The letters referred to run as follows

THE COLLEGE, HITCHIN. March 7th '70

SIR, Having just read your remarkable book on Hereditary Genius, I hope I may be excused for addressing these few lines to say with what extreme interest I have followed your speculations and how, valuable seem to me many of the suggestions you throw out. But what practical result can we hope from any such theories addressed to a society not yet civilised enough to refrain from marriages and. intermarriages in families known to bear the taint of consumption and of madness? Money and position are the only influences that we have yet seen powerful enough to counteract the passion of the hour.

Your very able and original remarks on some of the causes which tended under the sway of the church to deteriorate the race of men, especially in Spain and Italy, seem to me to bear with great force upon some things going on around us now in this country, and still more I believe in America. I mean the various causes which are combining to turn a large number of the ablest and most active women away from marriage. The luxury of modern life pernicious in so many ways has made marriage more difficult, and at the same time made the condition of single women more precarious by making it harder for parents to provide for them. Wider freedom of action and opinion make the conditions of married life with its fearful possibilities of legal oppression more revolting to many women, while the just claim they put forward for freedom to work their own way, and the resistance that claim meets with from the majority create a painful and mischievous sense of antagonism against men. No one would hail more gladly than I should a rebellion against the miserable system which has driven women to marry for subsistence or position, but unfortunately the feeble will still be content to do so. Fathers may still reckon on the larger number of their daughters willingly enough living in idleness till a husband takes them off their hands, and saves them the necessity of providing for their respectable independence-while the abler, the more energetic, the most fit to be the mothers of a better generation will revolt against the injustice of our social arrangements, and struggle singly for an independent position; thereby sacrificing at once the interests of society and some of the highest cravings of their own nature. I hold the individuals to be blameless, but it seems strange that those who watch the workings of society see apparently without an eflbrt at resistance that fatal tide of luxury rise, and rise aided by much that is really refined and by all that is base and coarse in our present civilisation; and take no heed of the probable effects upon another generation of this 'woman movement,' which judiciously met might be made productive of almost unmixed good.

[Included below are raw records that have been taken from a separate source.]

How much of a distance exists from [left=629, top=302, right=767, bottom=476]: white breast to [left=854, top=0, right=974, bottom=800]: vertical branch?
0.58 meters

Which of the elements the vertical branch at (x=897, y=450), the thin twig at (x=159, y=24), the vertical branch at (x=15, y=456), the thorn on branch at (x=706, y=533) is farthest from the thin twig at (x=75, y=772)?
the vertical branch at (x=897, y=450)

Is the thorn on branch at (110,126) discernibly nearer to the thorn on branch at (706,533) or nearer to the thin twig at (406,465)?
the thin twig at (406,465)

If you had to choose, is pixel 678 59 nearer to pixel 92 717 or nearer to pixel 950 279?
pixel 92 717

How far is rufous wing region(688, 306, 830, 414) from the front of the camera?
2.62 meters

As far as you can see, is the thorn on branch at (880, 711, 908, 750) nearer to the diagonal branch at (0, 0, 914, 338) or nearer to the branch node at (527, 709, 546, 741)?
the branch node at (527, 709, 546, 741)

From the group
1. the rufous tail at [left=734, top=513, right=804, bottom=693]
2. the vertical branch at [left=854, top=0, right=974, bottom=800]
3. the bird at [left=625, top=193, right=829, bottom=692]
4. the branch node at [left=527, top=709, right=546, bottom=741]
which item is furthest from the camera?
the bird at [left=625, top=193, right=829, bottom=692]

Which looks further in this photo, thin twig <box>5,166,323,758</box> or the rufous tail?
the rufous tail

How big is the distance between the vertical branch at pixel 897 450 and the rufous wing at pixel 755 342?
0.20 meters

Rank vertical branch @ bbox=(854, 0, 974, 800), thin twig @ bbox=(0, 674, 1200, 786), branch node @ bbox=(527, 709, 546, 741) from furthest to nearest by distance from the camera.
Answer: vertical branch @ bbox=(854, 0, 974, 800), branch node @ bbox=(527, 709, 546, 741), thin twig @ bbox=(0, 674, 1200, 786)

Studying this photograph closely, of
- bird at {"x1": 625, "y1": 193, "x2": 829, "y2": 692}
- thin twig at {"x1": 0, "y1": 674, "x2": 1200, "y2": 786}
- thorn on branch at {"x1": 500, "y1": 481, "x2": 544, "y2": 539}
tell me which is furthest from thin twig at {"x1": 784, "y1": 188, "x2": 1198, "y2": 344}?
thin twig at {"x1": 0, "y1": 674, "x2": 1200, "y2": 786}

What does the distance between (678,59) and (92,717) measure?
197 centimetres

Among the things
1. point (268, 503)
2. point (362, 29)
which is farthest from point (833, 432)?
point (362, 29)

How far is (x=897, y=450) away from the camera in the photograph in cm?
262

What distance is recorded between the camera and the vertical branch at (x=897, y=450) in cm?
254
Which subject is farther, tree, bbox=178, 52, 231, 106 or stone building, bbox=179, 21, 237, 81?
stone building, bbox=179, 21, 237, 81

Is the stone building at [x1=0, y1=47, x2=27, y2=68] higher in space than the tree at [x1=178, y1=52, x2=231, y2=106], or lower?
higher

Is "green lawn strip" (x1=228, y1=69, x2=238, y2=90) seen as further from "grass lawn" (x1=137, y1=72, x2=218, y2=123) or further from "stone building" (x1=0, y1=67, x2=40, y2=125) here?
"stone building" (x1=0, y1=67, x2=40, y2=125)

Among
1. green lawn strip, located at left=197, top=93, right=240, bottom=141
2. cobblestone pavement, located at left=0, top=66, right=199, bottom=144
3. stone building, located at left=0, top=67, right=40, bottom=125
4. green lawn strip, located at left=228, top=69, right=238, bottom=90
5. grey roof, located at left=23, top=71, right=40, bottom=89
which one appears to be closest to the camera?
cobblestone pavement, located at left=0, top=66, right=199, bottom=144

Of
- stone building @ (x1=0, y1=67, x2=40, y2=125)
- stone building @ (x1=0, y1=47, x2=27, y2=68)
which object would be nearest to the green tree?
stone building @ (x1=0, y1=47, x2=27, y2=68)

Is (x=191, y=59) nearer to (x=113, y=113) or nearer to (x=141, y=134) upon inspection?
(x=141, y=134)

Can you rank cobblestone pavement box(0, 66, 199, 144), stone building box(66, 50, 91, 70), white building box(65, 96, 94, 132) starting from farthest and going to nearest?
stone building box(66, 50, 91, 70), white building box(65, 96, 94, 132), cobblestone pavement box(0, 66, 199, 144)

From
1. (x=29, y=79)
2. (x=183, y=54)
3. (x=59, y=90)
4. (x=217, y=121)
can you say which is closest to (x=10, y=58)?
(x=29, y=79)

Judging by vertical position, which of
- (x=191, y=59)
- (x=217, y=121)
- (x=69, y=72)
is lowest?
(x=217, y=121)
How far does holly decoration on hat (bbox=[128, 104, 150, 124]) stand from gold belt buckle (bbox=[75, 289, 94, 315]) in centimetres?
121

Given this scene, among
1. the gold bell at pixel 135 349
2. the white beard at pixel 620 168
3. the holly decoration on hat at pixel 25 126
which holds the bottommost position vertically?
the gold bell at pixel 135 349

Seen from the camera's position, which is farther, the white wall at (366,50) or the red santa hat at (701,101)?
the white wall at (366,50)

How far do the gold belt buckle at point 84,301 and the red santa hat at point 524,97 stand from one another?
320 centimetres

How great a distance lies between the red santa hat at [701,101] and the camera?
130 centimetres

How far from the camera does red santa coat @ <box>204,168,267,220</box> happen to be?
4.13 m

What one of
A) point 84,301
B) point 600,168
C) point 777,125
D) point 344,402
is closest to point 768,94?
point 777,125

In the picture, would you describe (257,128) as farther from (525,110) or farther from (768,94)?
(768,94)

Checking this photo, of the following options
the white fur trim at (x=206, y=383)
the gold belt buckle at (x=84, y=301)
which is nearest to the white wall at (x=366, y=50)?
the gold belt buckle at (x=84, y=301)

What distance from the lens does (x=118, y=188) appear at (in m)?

I have written at greater length than I at all intended and can only hope you will excuse my following.the train of thought roused by your speculations.

Believe me, Yours sincerely, EMILY SHIRREFF.

In a postscript the writer gives a number of corrections for a later edition of the Hereditary Genius. It is a misfortune that we have not Francis Galton's reply, but clearly he asked the writer for information on what was to him a novel point. If he hoped for statistical information, it certainly was not forthcoming in 1870.

1 She was on the first Girton College Committee and for a short time took charge of the original college at Hitchin.

2 The modern 'master' is bound to disappoint the critical mind of the modern disciple in some one or other aspect, and such an occasion came to the present writer on hearing a lecture by Francis Galton many years later on eugenic propagandism. The only special appeal he made to the modern woman-to whom eugenics is a vital interest-was to throw open her house for drawing-room meetings. The suggestion seemed to be out of touch with the modern centre of gravity of women's activities and opinions.